DOCUMENT PASSAGE -
━━━

In the early 20th century railway engine manufacture ceased, but large gas engines began to be produced to the ürnberg design. German engineers in general played an important part in the company in the decade before the First World War. By 1904 at the works there were pattern shops, a foundry capable of making castings weighing up to 60 tons, a smithy with steam and pneumatic hammers, and machine, fitting, erecting, structural engineering, and boiler shops, all equipped with overhead electric travelling cranes. The entire plant was powered by its own generating station. About 1912 the works reached a peak in the range of products manufactured and the number of workers employed (c. 4,000).
Munitions were produced during the First World War but thereafter a period of unprofitability began; the plant was old, and there were difficulties in getting, and then fulfilling, orders. The works closed in 1931. From 1937 the buildings began to be let out in sections to other companies, and it remained in multiple occupation in 1982.
In 1764 Richard Jones, a Wellington brick and tile maker, took the lease of a clay mine in Brick Kiln field in order to make bricks and tiles. John Jones made 209,000 bricks in 1783 at the Moss, and by 1793 a group of kilns at the Nabb and the Moss was supplying the Donnington Wood industries. (fn. 41)
Bricks were probably produced in the township throughout the 19th century, the Lilleshall Co. owning a brickworks there by the 1850s. In 1882 a brickworks stood between Lincoln Road and Cockshutt Piece and there was also a kiln at the Nabb. The brickworks had apparently closed by 1902. (fn. 42)

━━━

RAW DATA -

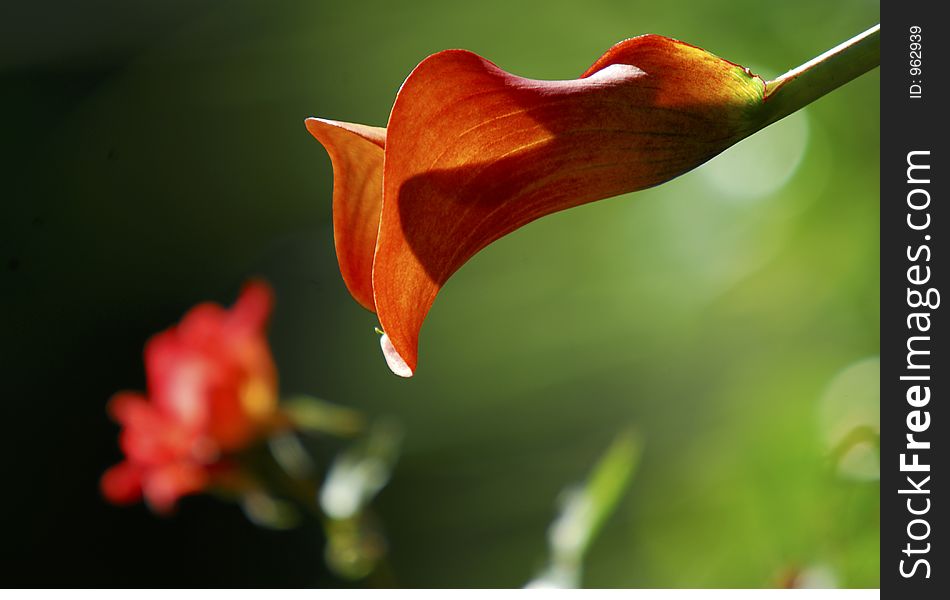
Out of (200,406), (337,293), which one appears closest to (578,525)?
(200,406)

━━━

TASK SET -
1. Say whether each statement agrees with the industrial history passage, answering yes or no and quoting the words that decide it: (a) the works closed in 1931; (b) John Jones made 209,000 bricks in 1793; (c) by 1904 the foundry could make castings weighing up to 60 tons.
2. Resume the industrial history passage after its final sentence.

OUTPUTS IN ORDER -
1.
(a) Yes: "The works closed in 1931."
(b) No: "John Jones made 209,000 bricks in 1783 at the Moss"
(c) Yes: "a foundry capable of making castings weighing up to 60 tons"

2.
The establishment of a glassworks, often known as the Donnington Wood glassworks, on the north bank of the Wombridge Canal in Wrockwardine Wood (fn. 43) was one of the few attempts to expand the coalfield's range of industries. (fn. 44) Glass had been produced in the coalfield in the late 17th century but there is no evidence that its manufacture continued into the 18th century.
In 1792 William Reynolds, the Ketley ironmaster, and his brother Joseph agreed with William Phillips to construct a glassworks. In 1796 the glasshouse was being managed by Richard Mountford, and between 1800 and 1803 its ownership passed to a partnership of Mountford, William and Henry Cope, and John Biddle. All were connected with glasshouses in the Birmingham and Stourbridge areas. William Cope left the partnersip in 1814 (fn. 45) and the firm traded under the name of Biddle, Mountford, & Co. The glassworks, like the whole east Shropshire coalfield, was badly affected by the post-war depression and closed for a time in late 1816. (fn. 46) It closed finally in 1841, after Mountford's death, as a consequence of the Glass Duties Act, 1838. (fn. 47) Only eight glassworkers then lived in Wrockwardine Wood: six blowers, a packer, and a labourer. (fn. 48)
Production may have started before the end of 1792 when a circular glasshouse was shown on a map. (fn. 49) In 1794 Stourbridge clay was apparently used for crucibles, while refractory bricks came from Horsehay, and slag for the glass itself from the nearby Donnington Wood blast furnaces. In 1805 'black rock stone' was brought from Lord Craven's land in Little Dawley. By 1833 two English glass cones were operating, and there were two glasshouses at closure. (fn. 50) A cone illustrated on a bill of 1840 from Biddle, Mountford, & Co. may have been a standardized representation. (fn. 51) The principal products were crown glass and dark green bottles for the French wine trade. Some table ware was also manufactured as well as fancy goods such as rolling pins, walking sticks, and buttons. A 70-gallon bottle blown at the works was reputedly displayed at Reynolds's house.
In the 1790s a manager's house was built south of the canal. It later became the rectory. Glasshouse Row adjacent to the works was built c. 1800, perhaps by the owners to house the workforce. In 1856 the glass furnaces themselves were converted to working class housing known as Glassworks Square. (fn. 52)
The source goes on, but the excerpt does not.